### [SFIDA]
Quante righe dei dati contengono la parola "seed"? Indica soltanto il numero.

### [ESTRATTI DEI DATI]
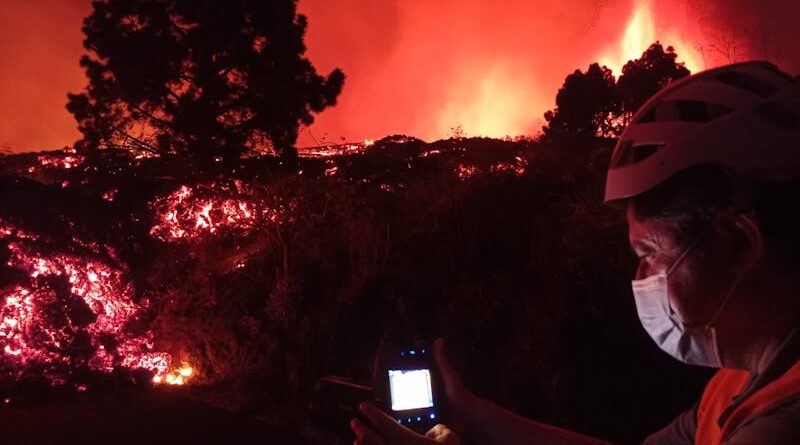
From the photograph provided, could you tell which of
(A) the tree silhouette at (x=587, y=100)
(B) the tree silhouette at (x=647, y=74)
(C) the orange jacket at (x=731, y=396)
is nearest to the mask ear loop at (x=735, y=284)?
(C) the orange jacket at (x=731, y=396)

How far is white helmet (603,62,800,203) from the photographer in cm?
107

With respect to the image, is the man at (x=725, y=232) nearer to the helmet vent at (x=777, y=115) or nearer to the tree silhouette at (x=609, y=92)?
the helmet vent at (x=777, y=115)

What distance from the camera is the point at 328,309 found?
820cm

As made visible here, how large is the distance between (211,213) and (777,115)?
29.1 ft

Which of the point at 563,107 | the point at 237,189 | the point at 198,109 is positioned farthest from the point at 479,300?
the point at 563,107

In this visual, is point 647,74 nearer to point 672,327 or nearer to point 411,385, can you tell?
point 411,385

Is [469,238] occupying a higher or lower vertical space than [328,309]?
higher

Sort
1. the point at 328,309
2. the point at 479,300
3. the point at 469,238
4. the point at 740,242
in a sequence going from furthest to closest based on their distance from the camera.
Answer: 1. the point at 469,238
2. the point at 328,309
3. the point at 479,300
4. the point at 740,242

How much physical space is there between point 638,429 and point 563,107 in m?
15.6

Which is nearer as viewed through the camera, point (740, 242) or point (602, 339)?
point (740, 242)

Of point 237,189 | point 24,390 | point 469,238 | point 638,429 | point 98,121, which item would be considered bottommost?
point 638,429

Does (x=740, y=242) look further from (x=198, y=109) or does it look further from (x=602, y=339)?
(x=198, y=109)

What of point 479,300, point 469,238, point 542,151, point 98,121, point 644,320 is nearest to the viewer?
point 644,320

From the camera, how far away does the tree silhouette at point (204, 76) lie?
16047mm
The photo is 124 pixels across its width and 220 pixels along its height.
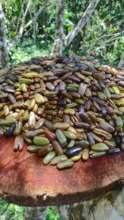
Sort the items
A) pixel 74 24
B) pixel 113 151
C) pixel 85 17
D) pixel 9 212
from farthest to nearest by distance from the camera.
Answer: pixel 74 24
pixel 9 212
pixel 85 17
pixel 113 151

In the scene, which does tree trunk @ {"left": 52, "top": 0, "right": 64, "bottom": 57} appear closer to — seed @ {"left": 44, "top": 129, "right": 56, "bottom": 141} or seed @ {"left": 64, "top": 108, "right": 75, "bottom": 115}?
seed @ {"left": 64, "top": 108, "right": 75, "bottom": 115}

--

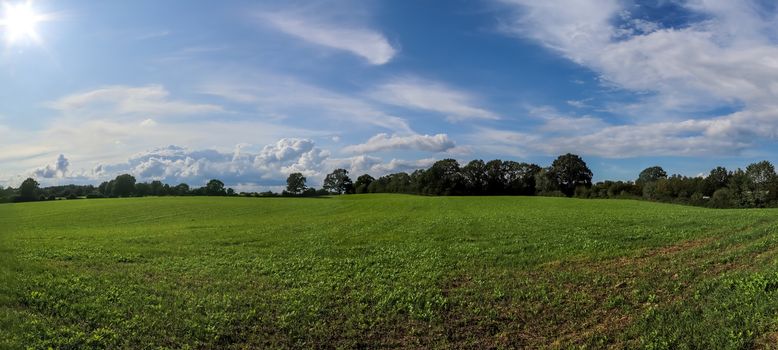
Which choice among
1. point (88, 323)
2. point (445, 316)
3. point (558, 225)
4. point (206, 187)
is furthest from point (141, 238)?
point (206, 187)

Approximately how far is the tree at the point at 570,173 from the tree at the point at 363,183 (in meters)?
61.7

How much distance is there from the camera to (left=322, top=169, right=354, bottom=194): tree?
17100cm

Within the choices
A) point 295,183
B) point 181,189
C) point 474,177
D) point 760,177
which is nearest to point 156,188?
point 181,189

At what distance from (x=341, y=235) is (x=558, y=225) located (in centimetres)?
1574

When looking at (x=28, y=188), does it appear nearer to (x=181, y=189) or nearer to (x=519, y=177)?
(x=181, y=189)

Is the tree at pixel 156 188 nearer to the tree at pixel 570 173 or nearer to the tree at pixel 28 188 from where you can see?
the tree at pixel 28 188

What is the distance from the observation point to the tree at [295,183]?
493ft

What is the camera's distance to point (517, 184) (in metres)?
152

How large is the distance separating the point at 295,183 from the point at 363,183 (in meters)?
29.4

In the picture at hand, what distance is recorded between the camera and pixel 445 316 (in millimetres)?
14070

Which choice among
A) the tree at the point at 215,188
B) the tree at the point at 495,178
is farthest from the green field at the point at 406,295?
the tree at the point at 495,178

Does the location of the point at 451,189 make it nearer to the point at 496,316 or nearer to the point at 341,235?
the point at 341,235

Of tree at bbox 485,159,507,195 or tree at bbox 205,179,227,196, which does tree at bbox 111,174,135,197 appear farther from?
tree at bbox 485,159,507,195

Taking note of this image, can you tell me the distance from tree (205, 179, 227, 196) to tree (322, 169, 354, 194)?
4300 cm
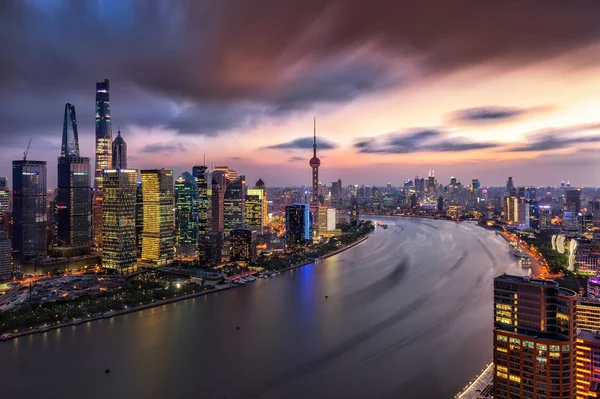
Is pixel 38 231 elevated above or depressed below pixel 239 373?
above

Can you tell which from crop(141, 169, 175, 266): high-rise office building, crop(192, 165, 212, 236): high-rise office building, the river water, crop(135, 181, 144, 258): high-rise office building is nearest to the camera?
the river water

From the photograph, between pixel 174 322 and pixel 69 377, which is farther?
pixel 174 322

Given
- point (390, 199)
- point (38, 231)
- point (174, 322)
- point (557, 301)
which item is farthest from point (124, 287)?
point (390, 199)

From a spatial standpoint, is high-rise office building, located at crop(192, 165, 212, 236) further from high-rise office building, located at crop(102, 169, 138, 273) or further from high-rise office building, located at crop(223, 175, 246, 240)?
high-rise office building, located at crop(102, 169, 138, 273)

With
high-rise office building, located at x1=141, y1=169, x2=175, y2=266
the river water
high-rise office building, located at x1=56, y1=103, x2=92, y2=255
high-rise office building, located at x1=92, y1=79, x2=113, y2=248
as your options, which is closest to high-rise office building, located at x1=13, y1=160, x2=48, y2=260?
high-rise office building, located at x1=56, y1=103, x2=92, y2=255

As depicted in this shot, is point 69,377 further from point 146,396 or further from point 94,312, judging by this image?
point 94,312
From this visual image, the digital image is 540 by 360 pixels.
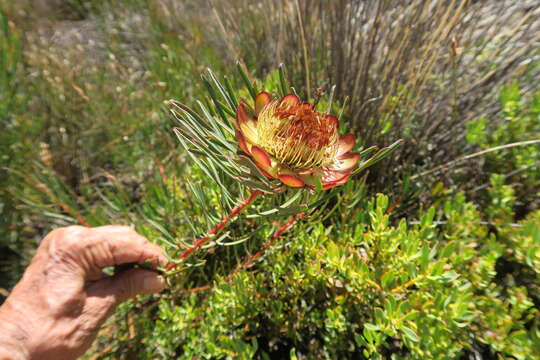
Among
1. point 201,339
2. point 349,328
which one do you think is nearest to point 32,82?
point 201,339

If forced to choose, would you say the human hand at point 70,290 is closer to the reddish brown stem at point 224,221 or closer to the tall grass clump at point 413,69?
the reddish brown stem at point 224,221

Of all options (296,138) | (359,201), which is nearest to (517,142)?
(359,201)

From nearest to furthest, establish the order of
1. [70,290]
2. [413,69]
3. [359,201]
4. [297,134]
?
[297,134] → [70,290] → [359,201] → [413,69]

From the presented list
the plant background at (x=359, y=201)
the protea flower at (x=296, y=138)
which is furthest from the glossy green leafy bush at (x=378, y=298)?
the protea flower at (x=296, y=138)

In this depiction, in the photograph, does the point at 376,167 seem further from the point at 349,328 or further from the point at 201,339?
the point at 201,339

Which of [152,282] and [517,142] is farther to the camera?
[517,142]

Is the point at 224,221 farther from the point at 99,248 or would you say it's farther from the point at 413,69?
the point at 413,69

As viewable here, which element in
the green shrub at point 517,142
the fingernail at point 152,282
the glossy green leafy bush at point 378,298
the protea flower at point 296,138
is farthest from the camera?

...

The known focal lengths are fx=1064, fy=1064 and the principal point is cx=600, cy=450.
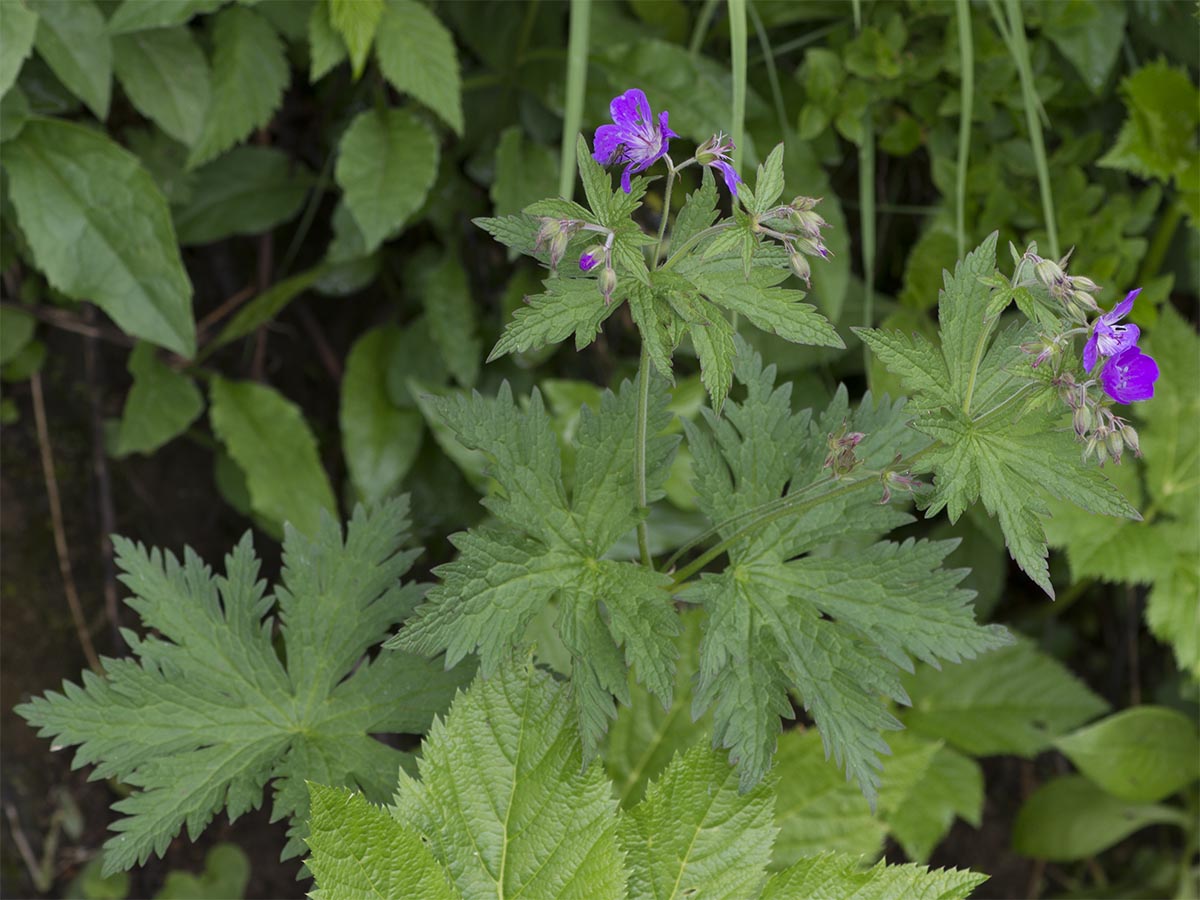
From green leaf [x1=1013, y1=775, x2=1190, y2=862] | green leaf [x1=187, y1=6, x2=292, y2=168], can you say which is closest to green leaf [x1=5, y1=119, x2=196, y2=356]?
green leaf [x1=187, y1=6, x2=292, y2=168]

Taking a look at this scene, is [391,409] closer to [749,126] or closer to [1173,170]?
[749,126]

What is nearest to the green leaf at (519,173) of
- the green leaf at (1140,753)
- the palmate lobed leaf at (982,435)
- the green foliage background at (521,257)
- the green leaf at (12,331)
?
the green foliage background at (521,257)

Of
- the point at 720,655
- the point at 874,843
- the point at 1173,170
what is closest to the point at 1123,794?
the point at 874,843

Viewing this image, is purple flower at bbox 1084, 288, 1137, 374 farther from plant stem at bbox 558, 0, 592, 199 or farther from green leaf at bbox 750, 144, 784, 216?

### [RISPOSTA ALL'ESERCIZIO]
2